▶ **Aim of the exercise**
In the entries below, pull out every line containing the word "this", matching case exactly, and copy each one out in full.

(Collection entries)
---------------

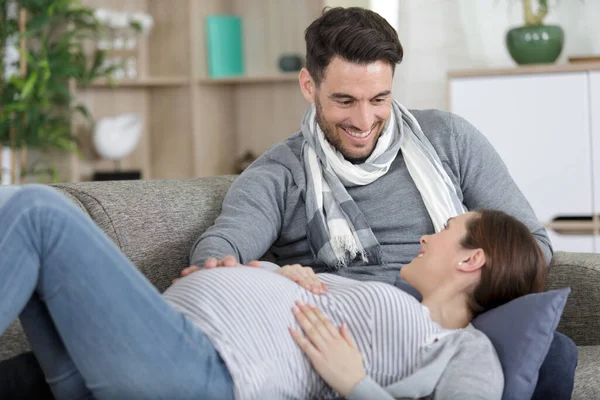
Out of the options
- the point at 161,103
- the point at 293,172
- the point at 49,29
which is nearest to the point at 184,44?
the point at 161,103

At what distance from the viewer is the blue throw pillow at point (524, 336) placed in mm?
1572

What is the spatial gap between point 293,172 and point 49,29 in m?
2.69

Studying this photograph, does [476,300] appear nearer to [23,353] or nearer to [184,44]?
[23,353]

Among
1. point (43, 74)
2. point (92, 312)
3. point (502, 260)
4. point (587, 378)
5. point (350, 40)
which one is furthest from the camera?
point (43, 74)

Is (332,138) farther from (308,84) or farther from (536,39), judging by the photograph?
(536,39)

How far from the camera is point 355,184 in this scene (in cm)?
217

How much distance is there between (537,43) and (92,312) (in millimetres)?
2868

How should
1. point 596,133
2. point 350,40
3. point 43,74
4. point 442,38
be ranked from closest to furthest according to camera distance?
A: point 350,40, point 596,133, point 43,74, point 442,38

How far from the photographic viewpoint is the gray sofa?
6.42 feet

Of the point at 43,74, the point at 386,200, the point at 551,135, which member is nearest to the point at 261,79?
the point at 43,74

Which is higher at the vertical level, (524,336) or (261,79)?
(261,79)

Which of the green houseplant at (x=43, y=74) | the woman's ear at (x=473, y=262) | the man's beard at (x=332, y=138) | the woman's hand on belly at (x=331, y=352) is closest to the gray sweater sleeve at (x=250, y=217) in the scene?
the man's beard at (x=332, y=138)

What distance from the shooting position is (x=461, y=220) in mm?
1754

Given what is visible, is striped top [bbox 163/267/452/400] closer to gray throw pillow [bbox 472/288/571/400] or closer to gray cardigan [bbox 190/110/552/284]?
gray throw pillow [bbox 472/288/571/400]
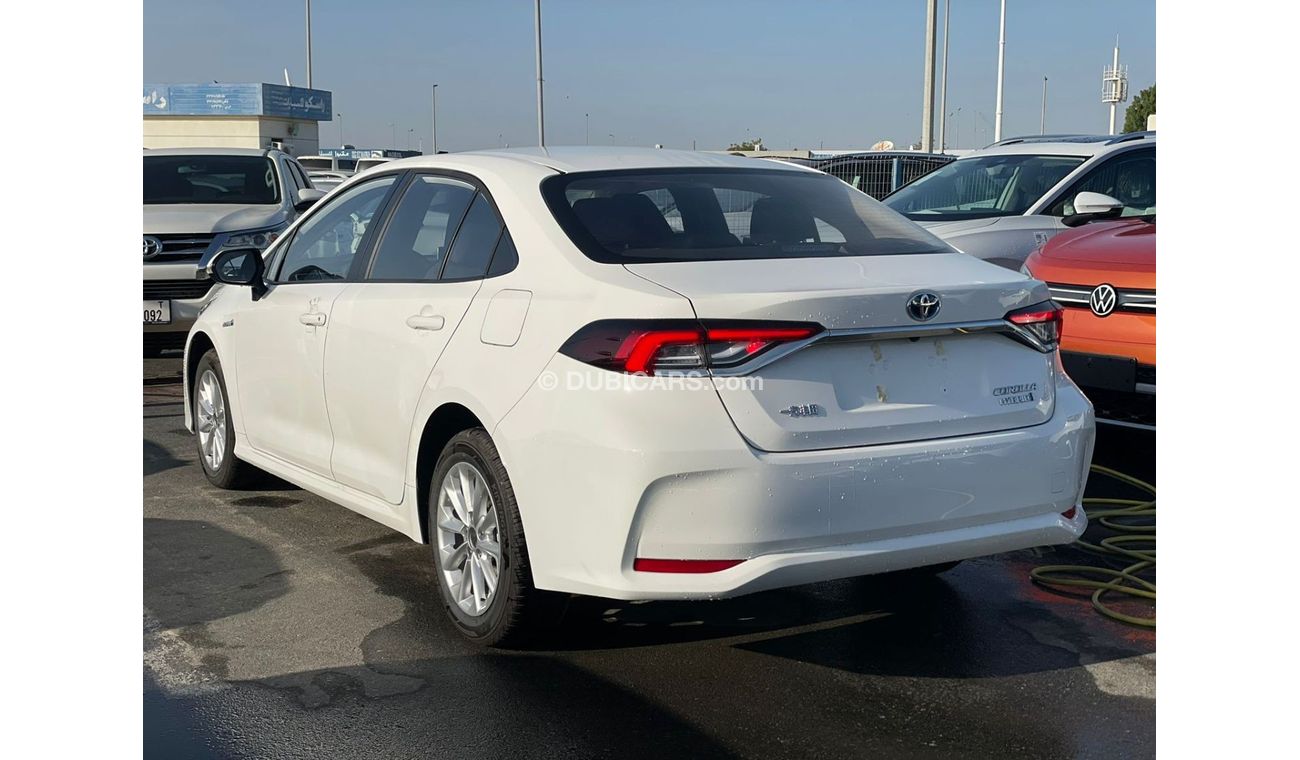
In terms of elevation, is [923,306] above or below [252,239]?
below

---------------

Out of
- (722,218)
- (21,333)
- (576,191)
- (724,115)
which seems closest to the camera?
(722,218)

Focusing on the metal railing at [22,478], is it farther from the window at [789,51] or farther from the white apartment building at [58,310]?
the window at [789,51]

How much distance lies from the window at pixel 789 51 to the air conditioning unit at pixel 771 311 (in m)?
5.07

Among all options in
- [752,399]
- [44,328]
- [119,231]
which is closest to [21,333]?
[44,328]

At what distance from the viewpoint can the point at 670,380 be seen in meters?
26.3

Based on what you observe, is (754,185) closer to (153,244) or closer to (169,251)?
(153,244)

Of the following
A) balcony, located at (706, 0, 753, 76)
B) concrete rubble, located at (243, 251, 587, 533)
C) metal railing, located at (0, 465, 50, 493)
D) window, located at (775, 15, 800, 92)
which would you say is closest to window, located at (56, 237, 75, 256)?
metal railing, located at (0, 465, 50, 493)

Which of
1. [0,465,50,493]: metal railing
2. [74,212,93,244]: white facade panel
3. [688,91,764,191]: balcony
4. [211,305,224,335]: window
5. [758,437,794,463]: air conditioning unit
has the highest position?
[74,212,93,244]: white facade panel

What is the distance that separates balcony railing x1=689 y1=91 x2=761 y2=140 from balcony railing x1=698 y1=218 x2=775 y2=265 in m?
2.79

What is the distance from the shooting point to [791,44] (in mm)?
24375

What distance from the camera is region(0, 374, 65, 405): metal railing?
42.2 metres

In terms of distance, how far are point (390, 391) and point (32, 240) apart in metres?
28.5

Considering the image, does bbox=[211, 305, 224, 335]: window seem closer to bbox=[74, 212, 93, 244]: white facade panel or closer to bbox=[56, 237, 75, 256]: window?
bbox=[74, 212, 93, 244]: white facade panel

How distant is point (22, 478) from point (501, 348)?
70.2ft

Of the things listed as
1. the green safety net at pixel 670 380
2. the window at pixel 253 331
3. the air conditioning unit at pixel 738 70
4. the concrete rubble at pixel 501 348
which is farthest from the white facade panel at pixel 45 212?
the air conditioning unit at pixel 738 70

---------------

▶ **Final result**
Studying this photograph, does [476,300] appear nearer to [23,353] or nearer to [184,44]?
How far from the camera is point 355,184 in this scene (in cm)?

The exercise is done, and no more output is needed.